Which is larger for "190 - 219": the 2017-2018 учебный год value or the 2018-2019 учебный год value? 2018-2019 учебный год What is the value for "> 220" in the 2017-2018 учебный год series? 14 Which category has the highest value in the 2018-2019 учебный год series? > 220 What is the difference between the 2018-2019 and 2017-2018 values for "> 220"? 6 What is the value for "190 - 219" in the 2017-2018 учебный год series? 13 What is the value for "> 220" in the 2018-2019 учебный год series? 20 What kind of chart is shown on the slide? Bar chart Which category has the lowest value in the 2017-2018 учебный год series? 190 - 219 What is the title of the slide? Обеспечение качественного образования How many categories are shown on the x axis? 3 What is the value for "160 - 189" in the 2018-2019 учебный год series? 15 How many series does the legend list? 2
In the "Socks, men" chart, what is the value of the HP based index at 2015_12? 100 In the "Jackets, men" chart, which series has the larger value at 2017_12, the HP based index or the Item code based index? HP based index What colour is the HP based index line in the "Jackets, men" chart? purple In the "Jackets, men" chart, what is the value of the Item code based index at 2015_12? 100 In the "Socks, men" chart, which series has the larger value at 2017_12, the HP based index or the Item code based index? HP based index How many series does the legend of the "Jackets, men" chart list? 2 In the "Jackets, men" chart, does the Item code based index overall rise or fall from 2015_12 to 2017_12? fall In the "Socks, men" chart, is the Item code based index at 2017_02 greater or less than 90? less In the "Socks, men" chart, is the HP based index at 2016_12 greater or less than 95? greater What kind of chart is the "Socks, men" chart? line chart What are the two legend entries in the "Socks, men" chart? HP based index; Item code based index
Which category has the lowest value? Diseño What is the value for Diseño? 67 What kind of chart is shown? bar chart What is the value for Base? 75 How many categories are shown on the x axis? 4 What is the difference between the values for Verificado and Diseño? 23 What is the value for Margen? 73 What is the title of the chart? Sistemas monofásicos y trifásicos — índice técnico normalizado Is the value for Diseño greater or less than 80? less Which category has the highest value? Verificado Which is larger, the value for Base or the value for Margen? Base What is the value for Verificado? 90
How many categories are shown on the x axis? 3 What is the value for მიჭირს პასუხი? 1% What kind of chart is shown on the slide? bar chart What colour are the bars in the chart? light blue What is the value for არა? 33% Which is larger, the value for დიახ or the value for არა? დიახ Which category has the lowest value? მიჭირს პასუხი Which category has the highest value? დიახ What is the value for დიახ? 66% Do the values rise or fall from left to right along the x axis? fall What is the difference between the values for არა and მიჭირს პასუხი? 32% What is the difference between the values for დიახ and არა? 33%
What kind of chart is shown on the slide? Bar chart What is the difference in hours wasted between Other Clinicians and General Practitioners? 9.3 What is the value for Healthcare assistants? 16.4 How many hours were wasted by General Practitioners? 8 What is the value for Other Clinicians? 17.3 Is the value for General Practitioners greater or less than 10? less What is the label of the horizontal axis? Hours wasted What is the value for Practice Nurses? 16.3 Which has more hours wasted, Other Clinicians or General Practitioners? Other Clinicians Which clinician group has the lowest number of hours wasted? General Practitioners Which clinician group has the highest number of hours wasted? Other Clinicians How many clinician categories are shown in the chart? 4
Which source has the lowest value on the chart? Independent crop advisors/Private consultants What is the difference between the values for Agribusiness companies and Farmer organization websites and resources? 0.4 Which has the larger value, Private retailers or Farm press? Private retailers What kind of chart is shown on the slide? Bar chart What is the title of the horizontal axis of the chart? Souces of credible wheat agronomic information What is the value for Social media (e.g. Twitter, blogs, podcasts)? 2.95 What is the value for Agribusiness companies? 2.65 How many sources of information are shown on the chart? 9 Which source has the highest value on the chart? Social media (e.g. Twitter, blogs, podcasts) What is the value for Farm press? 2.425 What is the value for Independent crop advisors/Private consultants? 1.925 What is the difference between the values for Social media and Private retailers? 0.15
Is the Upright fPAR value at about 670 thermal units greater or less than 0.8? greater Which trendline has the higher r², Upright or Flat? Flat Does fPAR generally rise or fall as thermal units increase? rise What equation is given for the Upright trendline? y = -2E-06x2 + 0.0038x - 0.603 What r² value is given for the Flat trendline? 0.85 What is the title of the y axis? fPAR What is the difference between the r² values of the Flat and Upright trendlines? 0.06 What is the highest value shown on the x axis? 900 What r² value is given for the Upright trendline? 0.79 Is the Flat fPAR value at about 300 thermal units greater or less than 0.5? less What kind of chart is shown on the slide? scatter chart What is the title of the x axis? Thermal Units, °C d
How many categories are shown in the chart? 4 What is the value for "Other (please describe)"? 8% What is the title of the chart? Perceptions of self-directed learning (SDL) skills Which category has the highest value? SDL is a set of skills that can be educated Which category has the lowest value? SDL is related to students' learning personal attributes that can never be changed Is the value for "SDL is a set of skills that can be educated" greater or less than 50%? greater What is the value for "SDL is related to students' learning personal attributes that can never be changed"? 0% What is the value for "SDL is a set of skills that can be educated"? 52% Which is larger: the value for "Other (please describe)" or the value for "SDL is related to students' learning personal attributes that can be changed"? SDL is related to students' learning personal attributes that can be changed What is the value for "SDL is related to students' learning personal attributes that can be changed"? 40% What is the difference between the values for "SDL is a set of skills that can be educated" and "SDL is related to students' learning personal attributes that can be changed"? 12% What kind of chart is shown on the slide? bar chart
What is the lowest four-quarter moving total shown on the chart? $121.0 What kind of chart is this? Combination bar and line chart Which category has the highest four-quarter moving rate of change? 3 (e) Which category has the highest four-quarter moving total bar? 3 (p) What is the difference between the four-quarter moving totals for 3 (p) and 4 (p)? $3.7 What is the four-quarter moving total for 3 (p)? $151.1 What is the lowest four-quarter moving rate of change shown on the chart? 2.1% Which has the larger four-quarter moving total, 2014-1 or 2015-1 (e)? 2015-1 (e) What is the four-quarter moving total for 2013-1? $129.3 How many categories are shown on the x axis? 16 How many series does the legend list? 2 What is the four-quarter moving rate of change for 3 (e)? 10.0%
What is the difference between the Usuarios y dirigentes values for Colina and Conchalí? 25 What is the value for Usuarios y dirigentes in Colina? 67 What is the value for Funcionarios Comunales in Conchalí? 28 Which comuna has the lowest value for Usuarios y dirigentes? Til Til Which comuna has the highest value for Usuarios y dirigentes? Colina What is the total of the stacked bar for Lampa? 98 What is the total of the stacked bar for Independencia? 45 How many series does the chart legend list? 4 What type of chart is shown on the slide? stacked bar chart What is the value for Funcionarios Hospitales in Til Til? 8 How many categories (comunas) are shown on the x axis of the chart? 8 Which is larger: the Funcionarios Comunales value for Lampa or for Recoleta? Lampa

• [Directions for this task]
Copy out all of the material above line for line, keeping every word, number and punctuation mark unchanged.

• [Response to the task]
Which is larger for "190 - 219": the 2017-2018 учебный год value or the 2018-2019 учебный год value? 2018-2019 учебный год What is the value for "> 220" in the 2017-2018 учебный год series? 14 Which category has the highest value in the 2018-2019 учебный год series? > 220 What is the difference between the 2018-2019 and 2017-2018 values for "> 220"? 6 What is the value for "190 - 219" in the 2017-2018 учебный год series? 13 What is the value for "> 220" in the 2018-2019 учебный год series? 20 What kind of chart is shown on the slide? Bar chart Which category has the lowest value in the 2017-2018 учебный год series? 190 - 219 What is the title of the slide? Обеспечение качественного образования How many categories are shown on the x axis? 3 What is the value for "160 - 189" in the 2018-2019 учебный год series? 15 How many series does the legend list? 2
In the "Socks, men" chart, what is the value of the HP based index at 2015_12? 100 In the "Jackets, men" chart, which series has the larger value at 2017_12, the HP based index or the Item code based index? HP based index What colour is the HP based index line in the "Jackets, men" chart? purple In the "Jackets, men" chart, what is the value of the Item code based index at 2015_12? 100 In the "Socks, men" chart, which series has the larger value at 2017_12, the HP based index or the Item code based index? HP based index How many series does the legend of the "Jackets, men" chart list? 2 In the "Jackets, men" chart, does the Item code based index overall rise or fall from 2015_12 to 2017_12? fall In the "Socks, men" chart, is the Item code based index at 2017_02 greater or less than 90? less In the "Socks, men" chart, is the HP based index at 2016_12 greater or less than 95? greater What kind of chart is the "Socks, men" chart? line chart What are the two legend entries in the "Socks, men" chart? HP based index; Item code based index
Which category has the lowest value? Diseño What is the value for Diseño? 67 What kind of chart is shown? bar chart What is the value for Base? 75 How many categories are shown on the x axis? 4 What is the difference between the values for Verificado and Diseño? 23 What is the value for Margen? 73 What is the title of the chart? Sistemas monofásicos y trifásicos — índice técnico normalizado Is the value for Diseño greater or less than 80? less Which category has the highest value? Verificado Which is larger, the value for Base or the value for Margen? Base What is the value for Verificado? 90
How many categories are shown on the x axis? 3 What is the value for მიჭირს პასუხი? 1% What kind of chart is shown on the slide? bar chart What colour are the bars in the chart? light blue What is the value for არა? 33% Which is larger, the value for დიახ or the value for არა? დიახ Which category has the lowest value? მიჭირს პასუხი Which category has the highest value? დიახ What is the value for დიახ? 66% Do the values rise or fall from left to right along the x axis? fall What is the difference between the values for არა and მიჭირს პასუხი? 32% What is the difference between the values for დიახ and არა? 33%
What kind of chart is shown on the slide? Bar chart What is the difference in hours wasted between Other Clinicians and General Practitioners? 9.3 What is the value for Healthcare assistants? 16.4 How many hours were wasted by General Practitioners? 8 What is the value for Other Clinicians? 17.3 Is the value for General Practitioners greater or less than 10? less What is the label of the horizontal axis? Hours wasted What is the value for Practice Nurses? 16.3 Which has more hours wasted, Other Clinicians or General Practitioners? Other Clinicians Which clinician group has the lowest number of hours wasted? General Practitioners Which clinician group has the highest number of hours wasted? Other Clinicians How many clinician categories are shown in the chart? 4
Which source has the lowest value on the chart? Independent crop advisors/Private consultants What is the difference between the values for Agribusiness companies and Farmer organization websites and resources? 0.4 Which has the larger value, Private retailers or Farm press? Private retailers What kind of chart is shown on the slide? Bar chart What is the title of the horizontal axis of the chart? Souces of credible wheat agronomic information What is the value for Social media (e.g. Twitter, blogs, podcasts)? 2.95 What is the value for Agribusiness companies? 2.65 How many sources of information are shown on the chart? 9 Which source has the highest value on the chart? Social media (e.g. Twitter, blogs, podcasts) What is the value for Farm press? 2.425 What is the value for Independent crop advisors/Private consultants? 1.925 What is the difference between the values for Social media and Private retailers? 0.15
Is the Upright fPAR value at about 670 thermal units greater or less than 0.8? greater Which trendline has the higher r², Upright or Flat? Flat Does fPAR generally rise or fall as thermal units increase? rise What equation is given for the Upright trendline? y = -2E-06x2 + 0.0038x - 0.603 What r² value is given for the Flat trendline? 0.85 What is the title of the y axis? fPAR What is the difference between the r² values of the Flat and Upright trendlines? 0.06 What is the highest value shown on the x axis? 900 What r² value is given for the Upright trendline? 0.79 Is the Flat fPAR value at about 300 thermal units greater or less than 0.5? less What kind of chart is shown on the slide? scatter chart What is the title of the x axis? Thermal Units, °C d
How many categories are shown in the chart? 4 What is the value for "Other (please describe)"? 8% What is the title of the chart? Perceptions of self-directed learning (SDL) skills Which category has the highest value? SDL is a set of skills that can be educated Which category has the lowest value? SDL is related to students' learning personal attributes that can never be changed Is the value for "SDL is a set of skills that can be educated" greater or less than 50%? greater What is the value for "SDL is related to students' learning personal attributes that can never be changed"? 0% What is the value for "SDL is a set of skills that can be educated"? 52% Which is larger: the value for "Other (please describe)" or the value for "SDL is related to students' learning personal attributes that can be changed"? SDL is related to students' learning personal attributes that can be changed What is the value for "SDL is related to students' learning personal attributes that can be changed"? 40% What is the difference between the values for "SDL is a set of skills that can be educated" and "SDL is related to students' learning personal attributes that can be changed"? 12% What kind of chart is shown on the slide? bar chart
What is the lowest four-quarter moving total shown on the chart? $121.0 What kind of chart is this? Combination bar and line chart Which category has the highest four-quarter moving rate of change? 3 (e) Which category has the highest four-quarter moving total bar? 3 (p) What is the difference between the four-quarter moving totals for 3 (p) and 4 (p)? $3.7 What is the four-quarter moving total for 3 (p)? $151.1 What is the lowest four-quarter moving rate of change shown on the chart? 2.1% Which has the larger four-quarter moving total, 2014-1 or 2015-1 (e)? 2015-1 (e) What is the four-quarter moving total for 2013-1? $129.3 How many categories are shown on the x axis? 16 How many series does the legend list? 2 What is the four-quarter moving rate of change for 3 (e)? 10.0%
What is the difference between the Usuarios y dirigentes values for Colina and Conchalí? 25 What is the value for Usuarios y dirigentes in Colina? 67 What is the value for Funcionarios Comunales in Conchalí? 28 Which comuna has the lowest value for Usuarios y dirigentes? Til Til Which comuna has the highest value for Usuarios y dirigentes? Colina What is the total of the stacked bar for Lampa? 98 What is the total of the stacked bar for Independencia? 45 How many series does the chart legend list? 4 What type of chart is shown on the slide? stacked bar chart What is the value for Funcionarios Hospitales in Til Til? 8 How many categories (comunas) are shown on the x axis of the chart? 8 Which is larger: the Funcionarios Comunales value for Lampa or for Recoleta? Lampa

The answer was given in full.